**AUSGEWÄHLTE TEXTSTELLE:**
+--

Sometimes German, sometimes English. • The title of this blog used to change from time to time. • Interested in me reviewing your music? Please read this! • I'm also a writer for VeilOfSound.com. • Please like and follow Audiovisual Ohlsen Overkill on Facebook!

2010-01-25

Was ich gestern eigentlich sagen wollte...

"Ihr Scheißer! So eine verfluchte Scheiße! Was habt ihr hier für einen Scheiß gemacht? Was habt ihr... Wie habt ihr diese beschissenen Scheißer... Scheiße... Scheiße... Scheiße! Scheiße!"

"Freund, Du hast doch einen recht beschränkten Wortschatz."



Noch Fragen warum ich englischsprachige Filme lieber im O-Ton schaue? ;)

+--

**BEREITGESTELLTES MATERIAL:**

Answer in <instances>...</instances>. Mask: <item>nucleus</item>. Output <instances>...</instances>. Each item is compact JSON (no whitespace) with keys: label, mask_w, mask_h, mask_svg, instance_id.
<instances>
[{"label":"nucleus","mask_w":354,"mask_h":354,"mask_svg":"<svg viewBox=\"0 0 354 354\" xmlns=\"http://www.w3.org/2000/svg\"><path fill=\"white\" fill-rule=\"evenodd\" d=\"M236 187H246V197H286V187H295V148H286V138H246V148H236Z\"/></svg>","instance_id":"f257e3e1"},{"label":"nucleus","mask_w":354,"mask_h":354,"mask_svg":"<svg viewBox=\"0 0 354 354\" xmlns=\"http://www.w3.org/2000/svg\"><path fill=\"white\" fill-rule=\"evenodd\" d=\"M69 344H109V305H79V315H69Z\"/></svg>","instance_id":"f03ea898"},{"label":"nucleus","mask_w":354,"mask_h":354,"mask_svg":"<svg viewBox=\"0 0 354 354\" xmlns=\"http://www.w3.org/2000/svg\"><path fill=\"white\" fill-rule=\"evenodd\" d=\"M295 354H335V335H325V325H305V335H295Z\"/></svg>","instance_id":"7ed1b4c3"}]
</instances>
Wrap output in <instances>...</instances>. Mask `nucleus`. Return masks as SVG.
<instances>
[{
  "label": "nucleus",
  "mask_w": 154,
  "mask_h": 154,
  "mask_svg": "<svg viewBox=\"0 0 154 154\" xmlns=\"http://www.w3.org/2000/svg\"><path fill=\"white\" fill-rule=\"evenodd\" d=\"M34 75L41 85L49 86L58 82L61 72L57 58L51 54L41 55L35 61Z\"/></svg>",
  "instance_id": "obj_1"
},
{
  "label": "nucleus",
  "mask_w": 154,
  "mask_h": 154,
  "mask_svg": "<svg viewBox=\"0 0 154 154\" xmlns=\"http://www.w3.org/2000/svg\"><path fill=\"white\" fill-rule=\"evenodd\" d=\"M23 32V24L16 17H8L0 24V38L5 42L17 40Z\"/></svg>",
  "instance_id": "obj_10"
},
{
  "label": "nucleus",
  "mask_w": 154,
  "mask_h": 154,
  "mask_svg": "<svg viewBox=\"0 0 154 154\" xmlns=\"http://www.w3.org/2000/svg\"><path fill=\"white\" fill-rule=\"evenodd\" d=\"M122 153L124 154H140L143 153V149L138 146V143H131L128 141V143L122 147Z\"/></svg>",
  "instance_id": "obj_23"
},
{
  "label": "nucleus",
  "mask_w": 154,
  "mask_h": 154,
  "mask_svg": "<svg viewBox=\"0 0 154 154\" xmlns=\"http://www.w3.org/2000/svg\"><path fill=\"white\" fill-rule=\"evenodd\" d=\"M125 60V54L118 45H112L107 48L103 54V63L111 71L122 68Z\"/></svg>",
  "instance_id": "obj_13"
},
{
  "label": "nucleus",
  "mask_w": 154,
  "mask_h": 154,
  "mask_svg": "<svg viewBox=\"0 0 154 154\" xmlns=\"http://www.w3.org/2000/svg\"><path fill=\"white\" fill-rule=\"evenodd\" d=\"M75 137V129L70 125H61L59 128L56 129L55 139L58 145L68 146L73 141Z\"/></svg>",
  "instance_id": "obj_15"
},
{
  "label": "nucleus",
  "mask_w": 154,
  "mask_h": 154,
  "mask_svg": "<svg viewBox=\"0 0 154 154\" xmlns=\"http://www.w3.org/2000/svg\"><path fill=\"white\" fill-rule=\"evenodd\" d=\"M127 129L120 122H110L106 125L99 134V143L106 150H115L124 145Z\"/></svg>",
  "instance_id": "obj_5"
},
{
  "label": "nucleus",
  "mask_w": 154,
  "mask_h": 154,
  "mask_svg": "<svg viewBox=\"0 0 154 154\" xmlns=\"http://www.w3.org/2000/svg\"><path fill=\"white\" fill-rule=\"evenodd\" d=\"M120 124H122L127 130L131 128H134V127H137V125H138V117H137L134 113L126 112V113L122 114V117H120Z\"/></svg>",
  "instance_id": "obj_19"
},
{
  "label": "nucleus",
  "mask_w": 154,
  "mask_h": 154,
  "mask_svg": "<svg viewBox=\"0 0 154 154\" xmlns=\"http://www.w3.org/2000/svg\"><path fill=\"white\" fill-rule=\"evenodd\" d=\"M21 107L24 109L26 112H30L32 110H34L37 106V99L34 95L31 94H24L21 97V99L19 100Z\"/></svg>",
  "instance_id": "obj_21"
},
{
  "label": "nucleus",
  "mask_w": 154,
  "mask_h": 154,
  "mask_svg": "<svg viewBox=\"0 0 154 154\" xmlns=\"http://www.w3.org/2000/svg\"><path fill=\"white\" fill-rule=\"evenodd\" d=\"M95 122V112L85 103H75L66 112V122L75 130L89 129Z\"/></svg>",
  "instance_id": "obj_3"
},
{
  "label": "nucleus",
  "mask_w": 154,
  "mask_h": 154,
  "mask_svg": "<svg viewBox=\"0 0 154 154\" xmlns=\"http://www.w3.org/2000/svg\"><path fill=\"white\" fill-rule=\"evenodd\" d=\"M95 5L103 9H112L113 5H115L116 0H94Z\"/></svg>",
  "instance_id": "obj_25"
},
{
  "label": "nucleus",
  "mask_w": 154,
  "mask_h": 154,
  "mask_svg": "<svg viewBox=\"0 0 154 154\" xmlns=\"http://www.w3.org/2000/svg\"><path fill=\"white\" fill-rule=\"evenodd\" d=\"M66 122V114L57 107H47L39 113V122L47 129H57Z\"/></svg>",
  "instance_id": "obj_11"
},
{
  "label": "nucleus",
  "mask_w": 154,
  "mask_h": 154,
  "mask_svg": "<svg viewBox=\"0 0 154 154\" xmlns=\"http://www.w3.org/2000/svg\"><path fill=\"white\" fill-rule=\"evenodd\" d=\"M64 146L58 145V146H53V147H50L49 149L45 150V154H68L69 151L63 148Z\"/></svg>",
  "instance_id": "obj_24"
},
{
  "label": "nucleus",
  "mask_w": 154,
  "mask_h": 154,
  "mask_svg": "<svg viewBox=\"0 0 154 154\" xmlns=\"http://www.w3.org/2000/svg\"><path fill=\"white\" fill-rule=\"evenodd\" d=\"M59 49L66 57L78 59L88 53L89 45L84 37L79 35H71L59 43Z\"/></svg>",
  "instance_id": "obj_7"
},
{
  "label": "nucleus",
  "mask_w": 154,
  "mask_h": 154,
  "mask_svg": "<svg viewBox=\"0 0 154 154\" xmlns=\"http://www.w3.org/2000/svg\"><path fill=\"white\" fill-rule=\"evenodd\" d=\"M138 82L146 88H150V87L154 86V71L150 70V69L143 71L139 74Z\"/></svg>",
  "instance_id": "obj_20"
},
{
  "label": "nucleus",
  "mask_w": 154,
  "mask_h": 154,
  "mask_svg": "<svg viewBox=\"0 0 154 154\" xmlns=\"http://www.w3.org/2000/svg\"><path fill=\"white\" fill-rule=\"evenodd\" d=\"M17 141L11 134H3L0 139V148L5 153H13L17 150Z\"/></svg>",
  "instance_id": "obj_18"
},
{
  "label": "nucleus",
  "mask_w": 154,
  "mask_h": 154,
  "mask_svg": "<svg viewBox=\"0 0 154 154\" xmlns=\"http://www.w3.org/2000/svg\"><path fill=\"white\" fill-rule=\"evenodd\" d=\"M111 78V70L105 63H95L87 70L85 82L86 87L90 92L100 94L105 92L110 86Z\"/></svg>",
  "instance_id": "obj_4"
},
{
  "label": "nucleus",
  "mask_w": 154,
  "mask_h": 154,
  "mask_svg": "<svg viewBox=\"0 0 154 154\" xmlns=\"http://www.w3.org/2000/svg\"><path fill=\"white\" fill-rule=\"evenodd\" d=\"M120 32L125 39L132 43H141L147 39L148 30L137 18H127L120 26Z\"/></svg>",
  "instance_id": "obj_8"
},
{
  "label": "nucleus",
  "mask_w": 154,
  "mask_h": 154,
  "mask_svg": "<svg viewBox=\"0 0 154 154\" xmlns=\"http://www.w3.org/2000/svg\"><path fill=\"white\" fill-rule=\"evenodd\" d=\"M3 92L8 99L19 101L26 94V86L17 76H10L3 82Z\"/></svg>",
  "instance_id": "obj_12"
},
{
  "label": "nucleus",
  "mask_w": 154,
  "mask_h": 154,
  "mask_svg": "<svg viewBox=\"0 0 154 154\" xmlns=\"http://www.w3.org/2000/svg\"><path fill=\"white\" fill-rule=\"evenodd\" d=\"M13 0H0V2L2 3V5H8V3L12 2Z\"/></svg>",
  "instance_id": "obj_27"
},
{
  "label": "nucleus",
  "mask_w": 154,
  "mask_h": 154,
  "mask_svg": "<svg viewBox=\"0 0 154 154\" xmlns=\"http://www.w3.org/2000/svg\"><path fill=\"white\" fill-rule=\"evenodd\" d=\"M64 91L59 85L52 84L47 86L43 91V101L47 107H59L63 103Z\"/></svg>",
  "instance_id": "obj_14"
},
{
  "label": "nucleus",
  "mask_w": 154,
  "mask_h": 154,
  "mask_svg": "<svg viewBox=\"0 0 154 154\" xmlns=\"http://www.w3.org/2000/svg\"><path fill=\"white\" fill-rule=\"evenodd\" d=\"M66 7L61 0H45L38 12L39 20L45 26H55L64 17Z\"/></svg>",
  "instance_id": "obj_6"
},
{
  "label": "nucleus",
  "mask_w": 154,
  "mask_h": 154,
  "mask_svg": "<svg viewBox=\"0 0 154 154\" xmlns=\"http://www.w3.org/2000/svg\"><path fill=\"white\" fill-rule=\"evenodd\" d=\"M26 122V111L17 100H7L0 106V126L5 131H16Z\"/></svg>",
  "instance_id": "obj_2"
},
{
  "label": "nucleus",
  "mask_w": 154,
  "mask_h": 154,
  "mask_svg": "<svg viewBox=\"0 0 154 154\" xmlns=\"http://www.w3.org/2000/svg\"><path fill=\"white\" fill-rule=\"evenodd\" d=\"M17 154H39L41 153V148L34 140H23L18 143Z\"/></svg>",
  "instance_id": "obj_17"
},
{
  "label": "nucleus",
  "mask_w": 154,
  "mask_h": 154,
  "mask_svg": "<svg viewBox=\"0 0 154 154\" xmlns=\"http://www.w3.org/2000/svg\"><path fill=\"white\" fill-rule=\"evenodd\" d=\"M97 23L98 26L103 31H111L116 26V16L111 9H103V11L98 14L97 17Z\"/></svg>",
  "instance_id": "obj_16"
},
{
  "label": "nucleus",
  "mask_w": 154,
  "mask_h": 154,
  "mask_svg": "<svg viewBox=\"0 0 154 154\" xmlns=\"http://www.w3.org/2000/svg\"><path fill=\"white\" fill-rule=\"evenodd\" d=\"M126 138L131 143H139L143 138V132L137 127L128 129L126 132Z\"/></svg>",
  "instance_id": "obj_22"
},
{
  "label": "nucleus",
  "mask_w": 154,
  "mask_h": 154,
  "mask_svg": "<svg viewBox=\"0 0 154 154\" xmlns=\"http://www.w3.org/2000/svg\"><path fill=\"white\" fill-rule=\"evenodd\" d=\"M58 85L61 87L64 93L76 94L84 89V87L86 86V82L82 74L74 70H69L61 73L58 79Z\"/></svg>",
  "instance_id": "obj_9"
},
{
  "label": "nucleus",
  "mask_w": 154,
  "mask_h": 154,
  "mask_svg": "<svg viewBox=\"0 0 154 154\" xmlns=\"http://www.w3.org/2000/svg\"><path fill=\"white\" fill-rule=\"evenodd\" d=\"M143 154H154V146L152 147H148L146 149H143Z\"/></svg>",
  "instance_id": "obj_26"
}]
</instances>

+--

Prüfe, ob diese Aussagen zur ausgewählten Textstelle passen, und antworte jeweils mit Ja oder Nein samt den entscheidenden Worten als genauem Zitat: 1. Der Eintrag stammt vom 25. Januar 2010. 2. Der Titel des Blogs ist immer derselbe geblieben. 3. Englischsprachige Filme werden lieber im Original geschaut. Das Material hat mit der ausgewählten Textstelle nichts zu tun.

**ERGEBNIS:**
1. Ja: „2010-01-25“
2. Nein: „The title of this blog used to change from time to time.“
3. Ja: „Noch Fragen warum ich englischsprachige Filme lieber im O-Ton schaue?“